Teenagers clashed with police, who used tear gas against the
high-school students.
Students climbed bus stops and shouted demands for the interior minister Manuel Valls to leave office. According to France 24, one school became a scene of green garbage cans piled on top of each other, while above hung a banner with the words ‘Education in danger.’
The catalyst for the event was the expulsion of a 15-year-old Romani girl, a native of Kosovo. Leonarda Dibrani was forcefully taken off a school bus in front of her classmates while the group was on a trip earlier this month. The incident took place in the eastern town of Levier.
Protesters demanded that Dibrani and the other expelled student
from Armenia, Khatchik Kachatryan, be allowed to return to France
to continue their studies.
“We’re here first of all because of Leonarda and
Khatchik,” Laure Anderson, who is in her final year of high
school, told FRANCE 24.
“But we’re also here to express our disappointment in a
leftist government that should be acting like a leftist
government.”
François Fourn, a history and geography teacher at a central
Parisian high school, said he had come to the rally with his
students.
“I am shocked that we are deporting students,” he said.
“Every child has the right to an education, no matter their
nationality, religion or background. Without exception! It’s
unacceptable.”
The government has chosen to deny asylum to her family of eight, forcing them to leave – a common picture in France these days, whose government boasted about kicking out more immigrants in 2011 alone than during any preceding years – 33,000 people. That figure is a staggering 17. 5 percent rise from 2010.
Valls’ policies carry on from his predecessor, Claude Gueant, a close ally of former President Nicolas Sarkozy and a hardliner on the issue of immigration.
The children who are deported along with their families have spent all their lives in France, sometimes having neither linguistic nor cultural ties to their lands of origin. Many French teenagers feel that they are simply being separated from their lifelong friends.
The expulsions have been going on for some time now, but
Dibrani’s case served as a tipping point, prompting human rights
advocates to question France’s long-held image in that
regard.
Spokesman for the FIDL high school union, Steven Nassiri, told reporters that “everyone has the right to an education,” while other critics say the public nature of her treatment was ‘inhumane.’
Valls has subsequently launched an investigation into the incident in light of the fact that both the interior ministry and a teacher who bore witness to the arrest, claim the spectacle was not made public.

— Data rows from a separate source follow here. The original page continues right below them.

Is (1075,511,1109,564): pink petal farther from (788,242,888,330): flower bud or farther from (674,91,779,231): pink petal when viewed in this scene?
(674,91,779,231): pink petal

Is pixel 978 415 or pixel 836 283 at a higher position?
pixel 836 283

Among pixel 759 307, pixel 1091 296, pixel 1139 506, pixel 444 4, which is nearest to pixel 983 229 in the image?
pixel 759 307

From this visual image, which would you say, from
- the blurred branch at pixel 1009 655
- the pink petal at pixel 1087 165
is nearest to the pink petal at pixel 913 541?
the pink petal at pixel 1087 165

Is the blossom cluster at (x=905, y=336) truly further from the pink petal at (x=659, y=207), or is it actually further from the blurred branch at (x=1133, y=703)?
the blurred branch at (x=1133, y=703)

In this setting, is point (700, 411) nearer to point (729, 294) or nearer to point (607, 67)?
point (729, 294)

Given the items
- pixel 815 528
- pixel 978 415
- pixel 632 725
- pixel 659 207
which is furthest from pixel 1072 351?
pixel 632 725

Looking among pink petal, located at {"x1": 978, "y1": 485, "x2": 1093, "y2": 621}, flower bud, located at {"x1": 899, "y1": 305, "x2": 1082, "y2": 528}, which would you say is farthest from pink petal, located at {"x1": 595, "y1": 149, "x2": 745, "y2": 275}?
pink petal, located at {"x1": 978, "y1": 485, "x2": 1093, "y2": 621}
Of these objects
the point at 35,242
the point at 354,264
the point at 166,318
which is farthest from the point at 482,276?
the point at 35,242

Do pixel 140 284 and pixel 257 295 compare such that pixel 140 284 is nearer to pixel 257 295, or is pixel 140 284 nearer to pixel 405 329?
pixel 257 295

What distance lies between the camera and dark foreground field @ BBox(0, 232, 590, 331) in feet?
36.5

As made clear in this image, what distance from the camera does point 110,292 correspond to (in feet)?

Dibrani was later interviewed in her hometown of Mitrovica, in the Serbian breakaway region of Kosovo. According to AP, she declared that her “home is in France…I don't speak the language here [in Kosovo] and I don't know anyone. I just want to go back to France and forget everything that happened."
The interior minister’s own socialist party has turned against him following Dibrani’s deportation on October 9, which garnered public interest thanks to a report by an NGO.
Valls’ view of the eviction was widely backed by opposition
lawmakers over fears that reversing the policy would produce a
signal that France is OK with illegal immigration. That is not
the image the country with some of the strictest laws on
immigration would like to project.
As the probe into the latest incident is underway, another,
similar case has emerged, involving the deportation of a boy,
19-year-old Khatchik Khachatryan, back to Armenia on Saturday. He
was a student at Paris’s Camille-Jenatzy school.
The cause célèbre comes shortly after last month’s remarks by the interior minister, which stated that the majority of the 20,000 Romani living in France are not interested in being integrated into its society, and therefore, should face deportation.